> [ASSIGNMENT] Although the data below contains pictures, output only the lines between those holding "Graines de fève d´ Aguadulce" and "Tucki Mountain and", inclusive, exactly and without those pictures.

---------- DATA EXTRACT

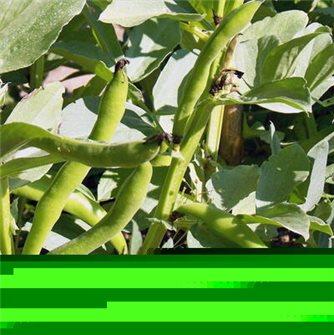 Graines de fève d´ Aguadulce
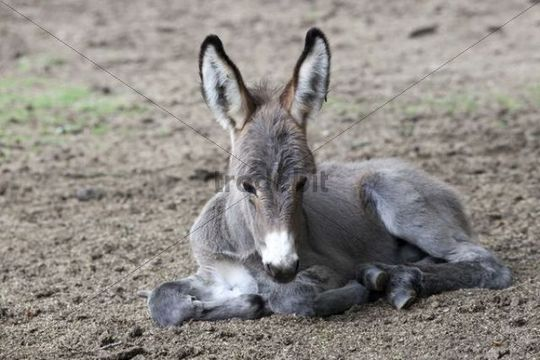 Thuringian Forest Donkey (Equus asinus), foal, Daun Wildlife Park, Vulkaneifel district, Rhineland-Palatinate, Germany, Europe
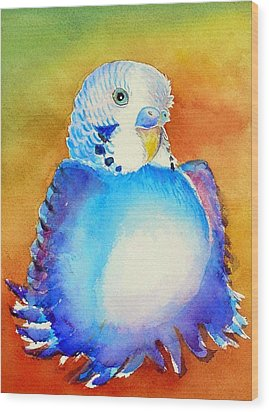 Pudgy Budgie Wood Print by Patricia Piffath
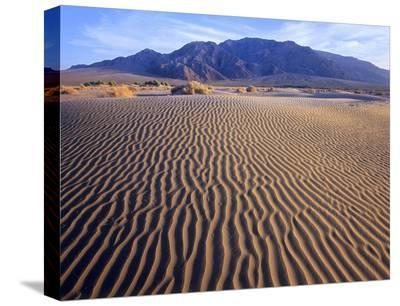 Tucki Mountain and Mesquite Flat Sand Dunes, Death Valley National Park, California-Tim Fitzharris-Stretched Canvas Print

--------------------
---------- DATA EXTRACT

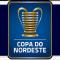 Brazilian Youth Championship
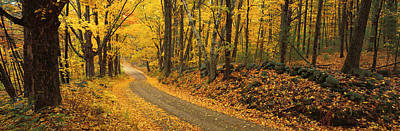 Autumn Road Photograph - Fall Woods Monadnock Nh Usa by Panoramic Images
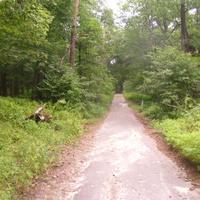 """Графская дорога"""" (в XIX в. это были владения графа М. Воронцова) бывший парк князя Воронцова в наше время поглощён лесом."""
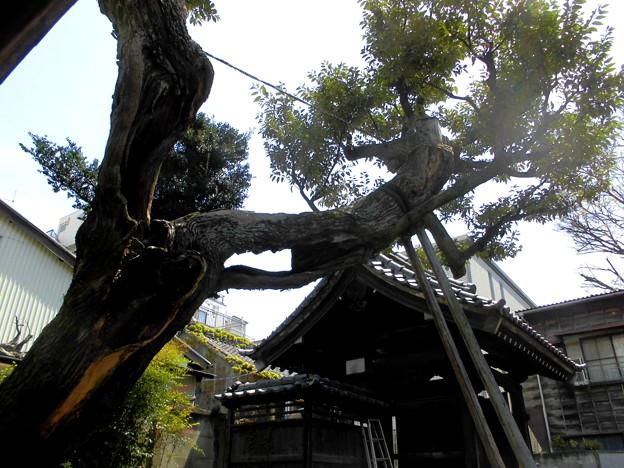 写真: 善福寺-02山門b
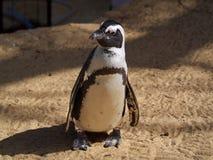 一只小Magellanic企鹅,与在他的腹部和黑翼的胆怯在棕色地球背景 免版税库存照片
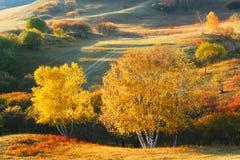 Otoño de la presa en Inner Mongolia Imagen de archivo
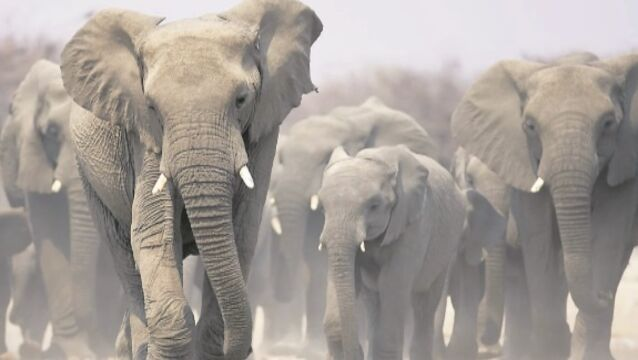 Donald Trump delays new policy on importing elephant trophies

--------------------
---------- DATA EXTRACT

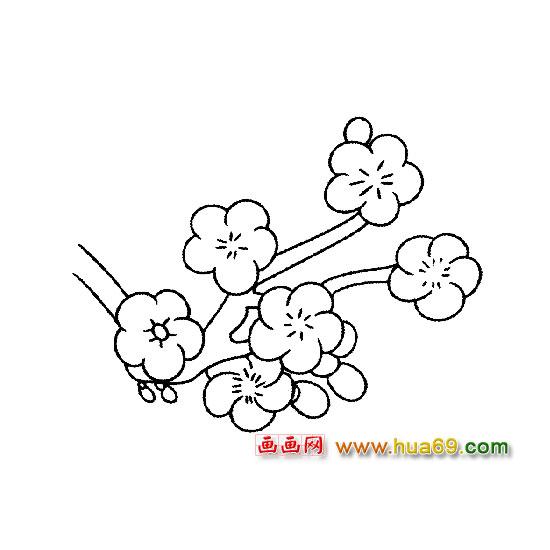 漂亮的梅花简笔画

--------------------

> [TASK RESULT]
 Graines de fève d´ Aguadulce
 Thuringian Forest Donkey (Equus asinus), foal, Daun Wildlife Park, Vulkaneifel district, Rhineland-Palatinate, Germany, Europe
 Pudgy Budgie Wood Print by Patricia Piffath
 Tucki Mountain and Mesquite Flat Sand Dunes, Death Valley National Park, California-Tim Fitzharris-Stretched Canvas Print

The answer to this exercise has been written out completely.